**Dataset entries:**
----------------

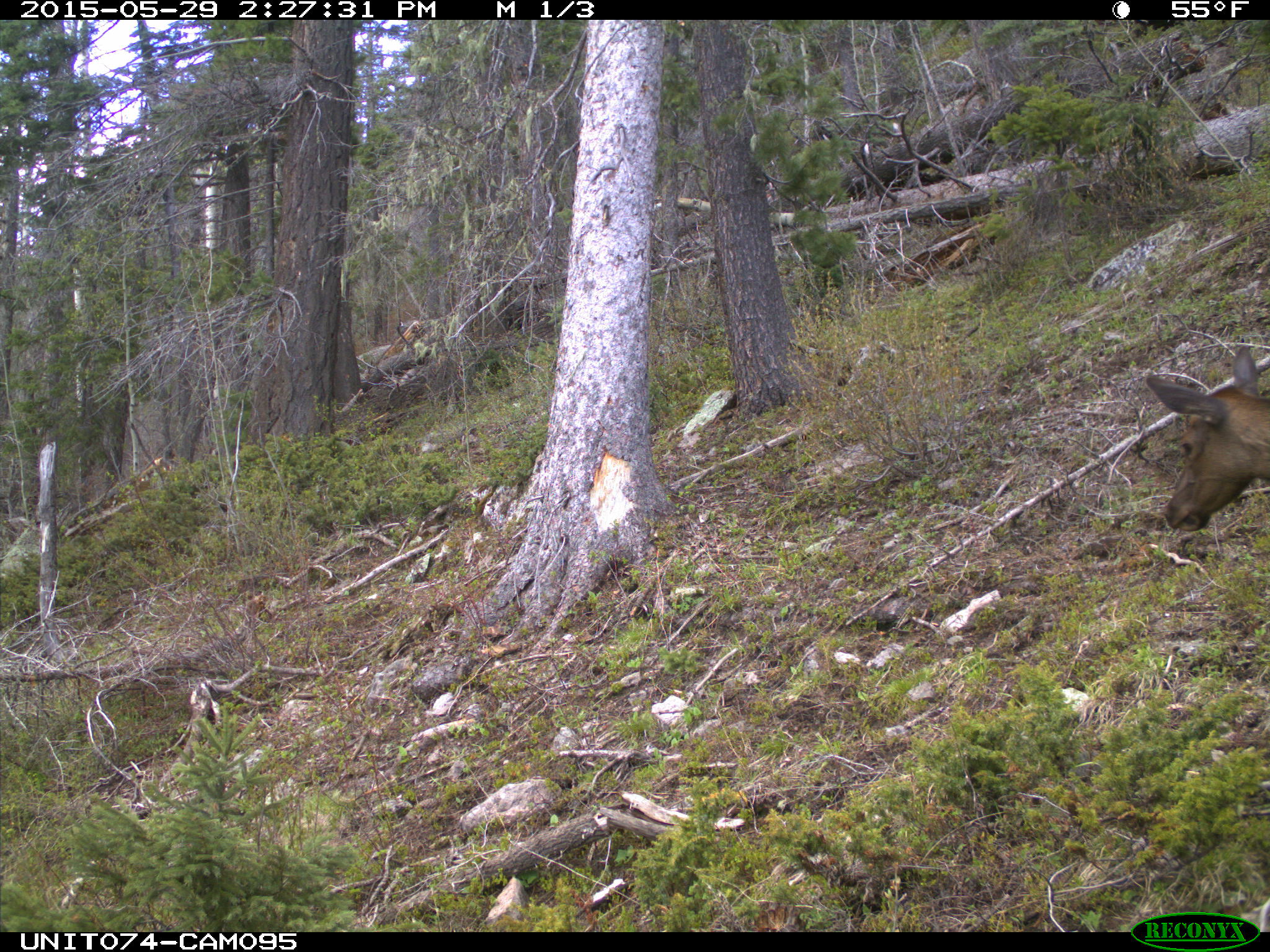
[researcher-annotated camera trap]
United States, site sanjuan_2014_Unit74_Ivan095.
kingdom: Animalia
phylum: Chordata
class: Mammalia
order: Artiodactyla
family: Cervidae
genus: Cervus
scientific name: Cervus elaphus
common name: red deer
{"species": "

----------------

**WHAT IS NEEDED:** Retype each line of the records exactly as it reads; no pictures belong in the copy.

**EXERCISE RESULT:**
[researcher-annotated camera trap]
United States, site sanjuan_2014_Unit74_Ivan095.
kingdom: Animalia
phylum: Chordata
class: Mammalia
order: Artiodactyla
family: Cervidae
genus: Cervus
scientific name: Cervus elaphus
common name: red deer
{"species": "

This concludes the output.